Running your first MatFlow simulation
Installing MatFlow
For installation on the CSF follow instructions here: https://github.com/LightForm-group/UoM-CSF-matflow
Running a workflow
MatFlow workflows are in the form of .yaml or .yml text files. This file includes in list format the details of the individual tasks to perform in the order that they appear in the file.
A good example workflow is tension_DAMASK_Al.yml, a simulation that does a uniaxial tensile test of aluminium using DAMASK. This example workflow is in the “workflows” folder of the Uom-CSF-matflow repository. For convenience, this repository is also synchronised to the group shared directory on the research data storage (RDS). You can either git clone the repository to your user space on the CSF or you can directly use the workflow from the shared drive at /mnt/eps01-rds/jf01-home01/shared/matflow/
.
Computationally complex workflows should not be run on your home directory (~/.

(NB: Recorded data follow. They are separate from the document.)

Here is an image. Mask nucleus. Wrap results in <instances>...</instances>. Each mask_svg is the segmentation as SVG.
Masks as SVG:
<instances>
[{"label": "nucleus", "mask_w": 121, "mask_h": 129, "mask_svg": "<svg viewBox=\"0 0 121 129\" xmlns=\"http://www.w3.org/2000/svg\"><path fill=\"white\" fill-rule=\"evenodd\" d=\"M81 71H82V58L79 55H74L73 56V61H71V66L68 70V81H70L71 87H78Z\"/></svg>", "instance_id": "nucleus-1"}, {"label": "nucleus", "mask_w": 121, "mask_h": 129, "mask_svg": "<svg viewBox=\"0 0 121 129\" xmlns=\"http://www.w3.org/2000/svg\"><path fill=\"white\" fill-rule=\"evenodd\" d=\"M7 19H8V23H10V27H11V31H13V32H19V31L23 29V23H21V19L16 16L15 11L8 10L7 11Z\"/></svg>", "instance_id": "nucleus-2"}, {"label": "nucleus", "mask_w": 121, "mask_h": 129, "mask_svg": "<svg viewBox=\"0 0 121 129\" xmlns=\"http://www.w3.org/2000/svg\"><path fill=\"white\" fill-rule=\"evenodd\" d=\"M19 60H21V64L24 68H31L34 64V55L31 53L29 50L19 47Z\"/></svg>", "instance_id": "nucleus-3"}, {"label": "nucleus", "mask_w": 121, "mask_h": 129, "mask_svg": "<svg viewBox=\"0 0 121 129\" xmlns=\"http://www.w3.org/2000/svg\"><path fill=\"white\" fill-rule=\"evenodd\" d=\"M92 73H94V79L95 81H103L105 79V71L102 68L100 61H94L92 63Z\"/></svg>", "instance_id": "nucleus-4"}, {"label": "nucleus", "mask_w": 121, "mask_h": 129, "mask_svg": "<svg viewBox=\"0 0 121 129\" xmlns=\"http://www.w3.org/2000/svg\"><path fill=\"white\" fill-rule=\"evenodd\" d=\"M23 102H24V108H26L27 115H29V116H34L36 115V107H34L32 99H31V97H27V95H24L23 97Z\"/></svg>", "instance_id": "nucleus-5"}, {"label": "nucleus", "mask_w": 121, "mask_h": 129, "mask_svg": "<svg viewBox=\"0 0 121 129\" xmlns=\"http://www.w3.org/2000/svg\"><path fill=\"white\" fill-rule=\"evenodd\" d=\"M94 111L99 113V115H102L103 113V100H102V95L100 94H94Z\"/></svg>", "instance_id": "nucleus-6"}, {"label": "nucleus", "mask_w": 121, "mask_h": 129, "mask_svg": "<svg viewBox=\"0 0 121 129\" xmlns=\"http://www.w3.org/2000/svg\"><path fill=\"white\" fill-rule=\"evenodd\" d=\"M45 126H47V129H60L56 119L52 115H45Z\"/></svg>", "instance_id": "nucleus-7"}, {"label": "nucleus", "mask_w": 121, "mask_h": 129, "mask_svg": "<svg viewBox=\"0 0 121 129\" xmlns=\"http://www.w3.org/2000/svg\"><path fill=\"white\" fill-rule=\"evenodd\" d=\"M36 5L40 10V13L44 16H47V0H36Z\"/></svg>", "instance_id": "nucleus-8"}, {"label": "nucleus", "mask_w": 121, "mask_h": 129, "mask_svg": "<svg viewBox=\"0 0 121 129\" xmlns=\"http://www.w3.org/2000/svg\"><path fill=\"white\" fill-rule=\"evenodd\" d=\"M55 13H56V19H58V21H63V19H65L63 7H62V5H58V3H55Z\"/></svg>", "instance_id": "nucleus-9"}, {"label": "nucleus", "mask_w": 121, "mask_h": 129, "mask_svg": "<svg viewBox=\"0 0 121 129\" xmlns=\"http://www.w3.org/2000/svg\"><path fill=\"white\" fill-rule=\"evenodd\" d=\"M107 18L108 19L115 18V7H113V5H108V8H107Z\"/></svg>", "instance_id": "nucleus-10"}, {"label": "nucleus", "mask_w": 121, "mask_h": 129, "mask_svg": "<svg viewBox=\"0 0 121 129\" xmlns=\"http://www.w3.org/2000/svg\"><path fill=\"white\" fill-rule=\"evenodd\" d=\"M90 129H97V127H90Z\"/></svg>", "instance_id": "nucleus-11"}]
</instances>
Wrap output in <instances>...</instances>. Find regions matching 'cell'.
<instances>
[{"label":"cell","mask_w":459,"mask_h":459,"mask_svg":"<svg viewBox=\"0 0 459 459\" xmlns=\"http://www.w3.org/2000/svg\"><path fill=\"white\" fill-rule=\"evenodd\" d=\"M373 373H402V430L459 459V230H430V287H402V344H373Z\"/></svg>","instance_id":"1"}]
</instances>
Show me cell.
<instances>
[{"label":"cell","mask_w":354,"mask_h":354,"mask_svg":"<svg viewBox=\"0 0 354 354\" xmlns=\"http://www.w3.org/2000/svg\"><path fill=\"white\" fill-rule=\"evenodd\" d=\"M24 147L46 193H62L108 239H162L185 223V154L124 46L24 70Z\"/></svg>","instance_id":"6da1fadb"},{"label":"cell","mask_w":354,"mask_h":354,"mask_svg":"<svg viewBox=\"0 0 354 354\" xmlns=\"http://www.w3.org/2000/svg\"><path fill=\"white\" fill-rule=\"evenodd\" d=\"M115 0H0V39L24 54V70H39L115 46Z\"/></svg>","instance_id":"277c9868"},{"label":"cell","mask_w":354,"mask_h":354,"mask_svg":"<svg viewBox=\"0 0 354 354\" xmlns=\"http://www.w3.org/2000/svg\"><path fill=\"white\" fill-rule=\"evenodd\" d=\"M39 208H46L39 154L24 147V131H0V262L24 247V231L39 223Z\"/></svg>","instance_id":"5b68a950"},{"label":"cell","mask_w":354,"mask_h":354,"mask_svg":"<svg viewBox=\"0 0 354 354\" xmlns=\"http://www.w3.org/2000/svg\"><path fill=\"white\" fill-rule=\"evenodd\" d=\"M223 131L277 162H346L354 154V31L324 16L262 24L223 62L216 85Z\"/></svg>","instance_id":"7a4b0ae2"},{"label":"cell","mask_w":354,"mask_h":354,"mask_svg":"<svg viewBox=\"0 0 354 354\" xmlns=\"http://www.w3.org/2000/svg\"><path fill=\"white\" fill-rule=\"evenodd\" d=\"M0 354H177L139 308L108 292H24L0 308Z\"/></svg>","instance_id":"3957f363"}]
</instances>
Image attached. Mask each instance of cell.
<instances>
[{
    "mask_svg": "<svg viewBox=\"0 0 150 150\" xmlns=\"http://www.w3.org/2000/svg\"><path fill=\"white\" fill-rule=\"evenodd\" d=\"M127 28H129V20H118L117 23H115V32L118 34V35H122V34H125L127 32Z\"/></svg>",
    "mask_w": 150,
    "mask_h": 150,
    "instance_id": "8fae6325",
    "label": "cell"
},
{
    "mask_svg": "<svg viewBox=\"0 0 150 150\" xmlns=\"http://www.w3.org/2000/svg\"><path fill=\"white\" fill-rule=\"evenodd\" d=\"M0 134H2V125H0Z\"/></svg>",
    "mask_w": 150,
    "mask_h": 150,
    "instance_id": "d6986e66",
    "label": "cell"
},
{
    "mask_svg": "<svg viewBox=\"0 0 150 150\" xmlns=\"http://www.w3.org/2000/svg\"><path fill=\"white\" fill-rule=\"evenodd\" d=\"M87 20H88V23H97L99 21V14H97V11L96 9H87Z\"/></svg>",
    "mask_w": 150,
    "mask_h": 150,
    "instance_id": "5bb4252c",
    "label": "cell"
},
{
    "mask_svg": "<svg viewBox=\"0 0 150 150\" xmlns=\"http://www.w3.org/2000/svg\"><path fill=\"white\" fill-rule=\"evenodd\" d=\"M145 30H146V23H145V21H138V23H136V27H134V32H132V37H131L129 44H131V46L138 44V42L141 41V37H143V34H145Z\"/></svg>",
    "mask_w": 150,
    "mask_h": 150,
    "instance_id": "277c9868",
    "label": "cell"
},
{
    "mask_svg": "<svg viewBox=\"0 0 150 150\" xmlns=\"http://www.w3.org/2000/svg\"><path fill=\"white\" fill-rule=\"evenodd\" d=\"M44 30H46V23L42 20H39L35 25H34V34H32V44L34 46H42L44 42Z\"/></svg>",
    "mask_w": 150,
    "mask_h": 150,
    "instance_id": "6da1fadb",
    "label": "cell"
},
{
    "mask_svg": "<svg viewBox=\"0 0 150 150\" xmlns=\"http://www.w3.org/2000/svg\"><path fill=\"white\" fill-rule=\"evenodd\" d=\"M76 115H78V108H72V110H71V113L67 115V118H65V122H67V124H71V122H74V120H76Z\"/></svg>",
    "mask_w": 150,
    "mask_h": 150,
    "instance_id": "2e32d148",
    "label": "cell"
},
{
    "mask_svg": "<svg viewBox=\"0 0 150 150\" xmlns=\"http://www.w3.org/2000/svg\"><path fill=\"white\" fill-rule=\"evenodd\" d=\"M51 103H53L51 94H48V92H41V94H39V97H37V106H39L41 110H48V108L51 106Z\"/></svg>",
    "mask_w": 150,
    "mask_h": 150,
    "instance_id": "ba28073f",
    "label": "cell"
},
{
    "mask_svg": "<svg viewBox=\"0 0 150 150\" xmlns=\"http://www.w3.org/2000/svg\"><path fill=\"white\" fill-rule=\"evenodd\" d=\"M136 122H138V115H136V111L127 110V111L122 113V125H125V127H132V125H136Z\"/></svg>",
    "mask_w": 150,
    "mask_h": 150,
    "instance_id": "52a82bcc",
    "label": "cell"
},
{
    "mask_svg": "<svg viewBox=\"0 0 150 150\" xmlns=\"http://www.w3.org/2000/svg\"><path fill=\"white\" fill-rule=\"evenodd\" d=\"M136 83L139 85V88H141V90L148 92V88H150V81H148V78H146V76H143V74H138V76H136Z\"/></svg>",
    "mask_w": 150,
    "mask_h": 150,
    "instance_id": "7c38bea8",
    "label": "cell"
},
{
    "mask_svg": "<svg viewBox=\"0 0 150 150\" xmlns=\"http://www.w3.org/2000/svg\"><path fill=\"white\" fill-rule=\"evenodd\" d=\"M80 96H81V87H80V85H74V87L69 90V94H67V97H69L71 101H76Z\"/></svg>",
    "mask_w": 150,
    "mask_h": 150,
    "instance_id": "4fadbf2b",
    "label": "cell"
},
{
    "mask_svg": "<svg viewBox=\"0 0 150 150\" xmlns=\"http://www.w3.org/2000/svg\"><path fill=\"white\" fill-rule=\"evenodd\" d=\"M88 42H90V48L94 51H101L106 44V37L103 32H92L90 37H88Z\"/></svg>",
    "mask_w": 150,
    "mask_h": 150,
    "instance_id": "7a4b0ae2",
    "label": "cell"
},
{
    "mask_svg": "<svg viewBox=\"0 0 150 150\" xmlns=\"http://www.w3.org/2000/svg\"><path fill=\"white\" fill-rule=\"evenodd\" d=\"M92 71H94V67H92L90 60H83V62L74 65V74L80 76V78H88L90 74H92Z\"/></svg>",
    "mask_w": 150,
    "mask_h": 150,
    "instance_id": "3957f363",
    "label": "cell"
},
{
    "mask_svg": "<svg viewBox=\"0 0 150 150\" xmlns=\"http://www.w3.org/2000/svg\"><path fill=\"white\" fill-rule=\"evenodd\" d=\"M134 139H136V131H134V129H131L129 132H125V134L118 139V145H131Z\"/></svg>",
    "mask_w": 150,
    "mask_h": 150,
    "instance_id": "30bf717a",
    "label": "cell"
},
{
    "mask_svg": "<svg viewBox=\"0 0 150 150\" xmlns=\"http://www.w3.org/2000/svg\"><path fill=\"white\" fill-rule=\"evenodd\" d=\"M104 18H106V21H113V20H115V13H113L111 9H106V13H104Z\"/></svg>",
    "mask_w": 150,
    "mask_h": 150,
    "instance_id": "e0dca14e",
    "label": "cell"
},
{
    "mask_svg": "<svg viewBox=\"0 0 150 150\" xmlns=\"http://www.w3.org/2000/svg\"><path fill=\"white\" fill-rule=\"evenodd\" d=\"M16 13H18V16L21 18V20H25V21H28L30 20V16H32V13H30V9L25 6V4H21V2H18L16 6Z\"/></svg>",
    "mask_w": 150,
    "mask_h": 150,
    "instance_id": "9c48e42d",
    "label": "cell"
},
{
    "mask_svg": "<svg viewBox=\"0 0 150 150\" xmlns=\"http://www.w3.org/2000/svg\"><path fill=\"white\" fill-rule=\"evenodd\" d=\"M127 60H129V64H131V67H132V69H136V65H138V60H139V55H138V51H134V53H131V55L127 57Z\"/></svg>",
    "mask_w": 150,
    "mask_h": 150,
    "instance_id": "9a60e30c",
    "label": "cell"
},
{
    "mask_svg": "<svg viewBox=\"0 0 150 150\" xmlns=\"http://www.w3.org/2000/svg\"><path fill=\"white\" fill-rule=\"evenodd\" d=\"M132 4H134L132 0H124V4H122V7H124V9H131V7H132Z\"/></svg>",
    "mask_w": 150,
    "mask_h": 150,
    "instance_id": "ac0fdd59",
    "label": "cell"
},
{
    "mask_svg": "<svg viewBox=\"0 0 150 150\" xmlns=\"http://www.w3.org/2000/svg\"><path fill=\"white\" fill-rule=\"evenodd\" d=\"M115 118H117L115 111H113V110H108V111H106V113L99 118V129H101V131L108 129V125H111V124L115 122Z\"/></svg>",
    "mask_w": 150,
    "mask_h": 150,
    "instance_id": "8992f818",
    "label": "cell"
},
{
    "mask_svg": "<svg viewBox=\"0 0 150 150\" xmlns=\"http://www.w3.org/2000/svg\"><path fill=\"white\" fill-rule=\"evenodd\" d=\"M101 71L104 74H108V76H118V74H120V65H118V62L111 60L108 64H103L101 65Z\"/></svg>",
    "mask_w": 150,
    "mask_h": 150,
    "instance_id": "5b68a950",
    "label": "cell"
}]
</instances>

), but should be run on the scratch space. A link to the scratch space can be found in your home directory.
A MatFlow script can be run using the command matflow go script_name
where script_name
is the path to the script you want to run. The workflow will be run and the results stored in the directory you are in when you run this command (not the directory the script is stored in).
Putting these steps together to run the workflow might look something like:
cd ~
git clone https://github.com/LightForm-group/UoM-CSF-matflow
cd scratch
mkdir matflow_simulations
cd matflow_simulations
matflow go ~/UoM-CSF-matflow/workflows/tension_DAMASK_Al.yml
Managing the queue
If it works successfully MatFlow should process the job in a matter of seconds. MatFlow only schedules the work to be done, it doesn’t do it directly. Jobs are added to the queue on the CSF and run sequentially. You can see the status of any queued or running jobs using the qstat
command.
Once the job starts the output will go into a directory labelled with the workflow name and the date. If you submit a job and later want to cancel it you can use the command matflow kill /path/to/workflow/directory
.
Looking at the output
The sample job tension_DAMASK_Al.yml
should take 5 to 10 minutes to run. After it is complete you can see the results in the generated output directory.
- A copy of the original submission script is placed in the output directory for reference to show which commands were run.
- One folder for each task in the workflow, these contain files generated as part of that task and the console output generated by the running of that task.
- The output folder contains the log files for the job submission scripts
- The main output is then stored in the workflow.hdf5 file
Understanding the output
The output of the MatFlow run is stored in the HDF5 format. This is a compressed hierarchical binary format. For a quick preview of the contents the program hdfview can be used. However for most purposes it is likely you will want to use a Python script to parse the results.
Using Dropbox synchronisation
MatFlow provides the option of synchronising the completed workflow to a Dropbox directory. In order to do this you must first tell MatFlow about Dropbox by adding some lines to your matflow config. Instructions to do this can be found here: https://github.com/LightForm-group/UoM-CSF-matflow/#setting-up-dropbox-archiving. You need to add a folder to the path:
key that already exists in your Dropbox. A good idea would be to create a dedicated folder in your dropbox named something like matflow-outputs
and use this.
After this you must initiate a connection between MatFlow and your Dropbox account. You can do this using the command matflow cloud-connect --provider Dropbox
. MatFlow will prompt you to follow a link and authenticate the app on the Dropbox website. It is recommended that you attach MatFlow to your university Dropbox account as this is likely to have more storage space than your personal account.
After authentication you can now enable Dropbox archiving by adding the key archive: dropbox
to your workflows. In the case of the test workflow tension_DAMASK_Al.yml, you can see that the archive: dropbox
key was commented out. You can activate it by removing the # symbol and space before the archive
key. If you run the simulation again you should see that the workflow result is synchronised to your Dropbox after completion.